Kişisel deneyimimden hareketle; askerlikten muafiyet için “çürük raporu / pembe tezkere” almayı ben de seçtim; bunu bireysel bir strateji ve korunma yolu olarak görüyorum, ama bununla birlikte askeri sağlık kurullarının verdiği raporlarda yer alan “psikoseksüel bozukluk” gibi ifadeler damgalayıcı, ayrımcıdır ve insan onuruna zarar verir. Bu yüzden kişisel koruma yöntemleri ile kolektif, politik irade birbirini tamamlamalıdır. Bireysel yöntemler bir çıkış yolu sağlayabilir, fakat mesele yalnızca bireysel korunma meselesi olmaktan çıkarak kamusal hak talebine, toplumsal dönüşüme ve kolektif mücadeleye dönüştüğünde gerçek etki oluşur. Ben vicdani reddimi 2013’teki Roboski anması bağlamında Amed Vicdani Ret İnisiyatifi ile birlikte açıkladım. Bu kolektif açıklama, bireysel duruşumu sömürgecilik karşıtı, anti-militarist bir siyaset talebine dönüştürdü.

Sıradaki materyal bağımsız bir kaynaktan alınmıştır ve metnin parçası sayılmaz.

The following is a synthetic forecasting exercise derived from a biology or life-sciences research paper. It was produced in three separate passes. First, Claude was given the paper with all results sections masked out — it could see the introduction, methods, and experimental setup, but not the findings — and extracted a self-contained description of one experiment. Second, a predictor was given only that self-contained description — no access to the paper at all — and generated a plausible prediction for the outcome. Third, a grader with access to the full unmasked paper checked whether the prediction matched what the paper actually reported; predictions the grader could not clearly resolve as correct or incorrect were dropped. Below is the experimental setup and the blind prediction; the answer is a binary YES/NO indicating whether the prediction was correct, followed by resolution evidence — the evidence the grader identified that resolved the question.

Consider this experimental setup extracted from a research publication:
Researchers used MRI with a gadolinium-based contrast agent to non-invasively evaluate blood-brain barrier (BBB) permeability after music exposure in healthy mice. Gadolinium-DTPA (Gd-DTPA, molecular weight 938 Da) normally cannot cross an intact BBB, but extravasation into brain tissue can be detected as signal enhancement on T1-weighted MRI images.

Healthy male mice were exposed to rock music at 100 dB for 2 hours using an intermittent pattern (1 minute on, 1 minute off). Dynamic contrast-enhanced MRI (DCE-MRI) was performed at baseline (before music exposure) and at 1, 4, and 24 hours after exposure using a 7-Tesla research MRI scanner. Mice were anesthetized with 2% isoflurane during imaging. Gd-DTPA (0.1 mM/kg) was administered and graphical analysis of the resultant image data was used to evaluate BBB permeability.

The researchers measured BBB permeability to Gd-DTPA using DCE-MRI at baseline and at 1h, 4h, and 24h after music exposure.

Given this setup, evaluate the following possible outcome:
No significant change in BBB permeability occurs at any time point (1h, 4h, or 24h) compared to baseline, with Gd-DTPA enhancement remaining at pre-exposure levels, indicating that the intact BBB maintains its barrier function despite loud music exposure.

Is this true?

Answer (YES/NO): NO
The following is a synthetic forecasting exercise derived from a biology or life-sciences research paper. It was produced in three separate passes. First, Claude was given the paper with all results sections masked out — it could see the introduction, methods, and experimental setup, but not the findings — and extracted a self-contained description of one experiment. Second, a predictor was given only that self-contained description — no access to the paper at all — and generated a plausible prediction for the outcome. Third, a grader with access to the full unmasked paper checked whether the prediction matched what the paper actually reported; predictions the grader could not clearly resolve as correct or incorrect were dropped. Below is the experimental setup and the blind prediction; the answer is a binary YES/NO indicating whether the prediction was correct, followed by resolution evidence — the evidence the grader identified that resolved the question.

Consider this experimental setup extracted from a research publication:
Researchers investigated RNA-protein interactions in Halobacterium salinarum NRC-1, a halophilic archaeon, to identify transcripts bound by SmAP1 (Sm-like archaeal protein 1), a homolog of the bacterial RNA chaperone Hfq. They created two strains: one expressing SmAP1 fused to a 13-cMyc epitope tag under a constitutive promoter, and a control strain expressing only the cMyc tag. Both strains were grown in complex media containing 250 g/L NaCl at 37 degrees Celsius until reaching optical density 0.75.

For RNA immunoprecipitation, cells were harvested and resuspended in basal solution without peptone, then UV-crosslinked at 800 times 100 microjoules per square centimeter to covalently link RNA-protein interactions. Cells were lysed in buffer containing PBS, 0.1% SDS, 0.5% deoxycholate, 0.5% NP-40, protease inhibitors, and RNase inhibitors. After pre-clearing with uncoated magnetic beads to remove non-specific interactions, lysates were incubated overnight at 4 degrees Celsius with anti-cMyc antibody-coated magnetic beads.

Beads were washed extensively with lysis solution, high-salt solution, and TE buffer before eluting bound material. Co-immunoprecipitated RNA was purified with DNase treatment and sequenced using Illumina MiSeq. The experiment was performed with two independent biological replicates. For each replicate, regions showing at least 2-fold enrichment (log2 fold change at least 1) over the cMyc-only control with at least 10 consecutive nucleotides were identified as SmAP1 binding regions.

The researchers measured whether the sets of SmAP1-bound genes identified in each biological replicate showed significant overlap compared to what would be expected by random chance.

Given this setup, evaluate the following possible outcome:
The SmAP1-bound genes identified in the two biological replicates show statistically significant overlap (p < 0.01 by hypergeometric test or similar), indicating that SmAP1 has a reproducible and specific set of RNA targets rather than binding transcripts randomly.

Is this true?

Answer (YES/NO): YES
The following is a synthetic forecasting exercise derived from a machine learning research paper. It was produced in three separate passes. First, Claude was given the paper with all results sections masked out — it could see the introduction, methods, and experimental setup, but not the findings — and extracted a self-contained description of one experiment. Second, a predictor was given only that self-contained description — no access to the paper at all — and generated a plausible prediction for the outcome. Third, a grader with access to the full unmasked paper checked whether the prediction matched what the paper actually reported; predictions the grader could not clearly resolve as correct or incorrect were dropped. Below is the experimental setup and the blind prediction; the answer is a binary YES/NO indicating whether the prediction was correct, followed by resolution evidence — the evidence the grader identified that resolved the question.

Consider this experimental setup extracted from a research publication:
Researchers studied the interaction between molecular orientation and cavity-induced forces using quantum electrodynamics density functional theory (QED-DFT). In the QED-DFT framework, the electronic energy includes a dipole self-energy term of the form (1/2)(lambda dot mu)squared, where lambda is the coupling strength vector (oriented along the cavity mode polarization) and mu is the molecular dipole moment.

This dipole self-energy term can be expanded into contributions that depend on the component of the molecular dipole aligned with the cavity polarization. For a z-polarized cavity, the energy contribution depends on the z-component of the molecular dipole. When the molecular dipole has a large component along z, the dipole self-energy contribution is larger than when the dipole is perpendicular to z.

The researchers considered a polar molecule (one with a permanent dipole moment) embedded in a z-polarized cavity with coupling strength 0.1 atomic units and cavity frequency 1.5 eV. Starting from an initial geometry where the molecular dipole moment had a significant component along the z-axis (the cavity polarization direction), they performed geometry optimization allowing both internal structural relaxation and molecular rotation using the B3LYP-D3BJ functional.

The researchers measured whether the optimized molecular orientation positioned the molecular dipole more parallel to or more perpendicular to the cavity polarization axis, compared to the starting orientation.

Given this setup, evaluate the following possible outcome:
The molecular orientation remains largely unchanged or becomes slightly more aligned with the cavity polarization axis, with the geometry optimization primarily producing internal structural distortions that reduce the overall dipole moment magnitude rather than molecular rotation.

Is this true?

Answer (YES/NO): NO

Vicdani reddi “sivil itaatsizlik” olarak sınıflandırmak bazı açılardan kullanışlı bir araç olabilir. Sivil itaatsizlik literatüründe genelde halkın hukuka karşı bilinçli, kamuya açık, şiddet dışı ve hukukî sonuçlarını kabullenmeye hazır eylemleri tanımlanır; bu tanım vicdani reddin bazı örnekleriyle örtüşür (örneğin açık ret beyanları, kamuya açık protesto eylemleri). Ancak vicdani ret ile sivil itaatsizlik birbirinden farklı kavramlardır ve birbirinin yerine geçirildiğinde bazı grupları görünmez kılma riski taşır: Birincisi, vicdani ret bazen yasalar içinde (alternatif sivil hizmet tanınmışsa) legal bir hak olabilir; ikincisi ise vicdani reddin motivasyonları çok çeşitlidir ve sadece “askere gitmemek için kasten yasayı ihlal eden eylem” olarak sınırlamak, kadın, LGBTİ+, Müslüman, Kürt, vegan ve ekolojik birçok vicdani retçinin tecrübelerini indirger. Sivil itaatsizlik genelde açık, kamusal, hukukî sonuçları göze alma anlamındadır; oysa vicdani reddin bazı biçimleri artık salt zorunlu askerliğin reddi olmaktan çıkmıştır. Bu niçin önemli? Çünkü kadınlar, bazı LGBTİ+’lar askere çağrılmadıkları hâlde militarizmin erkeklik rejimine itiraz ederek vicdani ret söylemi içine girerler; onların eylemleri “askere gitmeme” üzerinden okunamayacak biçimde farklıdır.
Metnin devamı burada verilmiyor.